Investors in OpenAI are consulting legal advisers to weigh their options, including potentially suing the ChatGPT-maker’s board, in the aftermath of Sam Altman being fired as CEO.
Investors are worried about losing the hundreds of millions of dollars they have ploughed into the artificial intelligence (AI) firm, a crown jewel in some of their portfolios until last Friday.
Now, the hottest startup in the rapidly growing generative AI sector is faced with potential collapse as a majority of the company’s employees threaten to quit over Altman’s firing.
By Monday, most of OpenAI’s more than 700 employees had signed an open letter threatening to leave and join Microsoft, unless the company replaced the board.
Signatories to the letter amounted to more than 95% of OpenAI staff, one of the letter’s organisers Evan Morikawa — an engineering manager at the firm — posted on X.
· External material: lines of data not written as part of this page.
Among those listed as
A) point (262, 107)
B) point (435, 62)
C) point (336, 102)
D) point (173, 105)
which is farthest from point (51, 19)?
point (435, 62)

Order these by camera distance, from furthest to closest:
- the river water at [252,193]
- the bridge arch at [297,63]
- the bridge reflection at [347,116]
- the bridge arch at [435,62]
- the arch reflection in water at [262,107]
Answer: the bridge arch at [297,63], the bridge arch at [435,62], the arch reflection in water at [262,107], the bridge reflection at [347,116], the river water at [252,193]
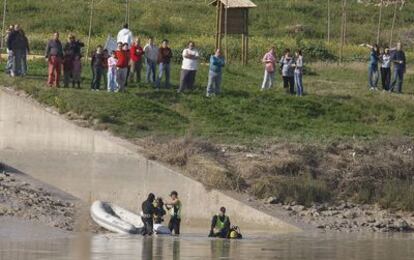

743 now. >95% of the company https://t.co/7MMUvWaTWq
— Evan Morikawa (@E0M) November 20, 2023
“I should note that this includes colleagues with tenuous visa situations, a colleague who was literally in the hospital with the birth of their first child, signatories in the air on their way to Thanksgiving break, and many others,” Morikawa wrote on X.
Asia Financial was unable to independently verify Morikawa’s claims but a letter posted on the New York Times showed at least 702 signatories.
OpenAI’s chief technology officer Mira Murati, chief data scientist Ilya Sutskever and chief operating officer Brad Lightcap were also among the signatories.
“I deeply regret my participation in the board’s actions,” Sutskever, who, according to OpenAI co-founder Greg Brockman, informed Altman that he was being fired, wrote on X (formerly known as Twitter).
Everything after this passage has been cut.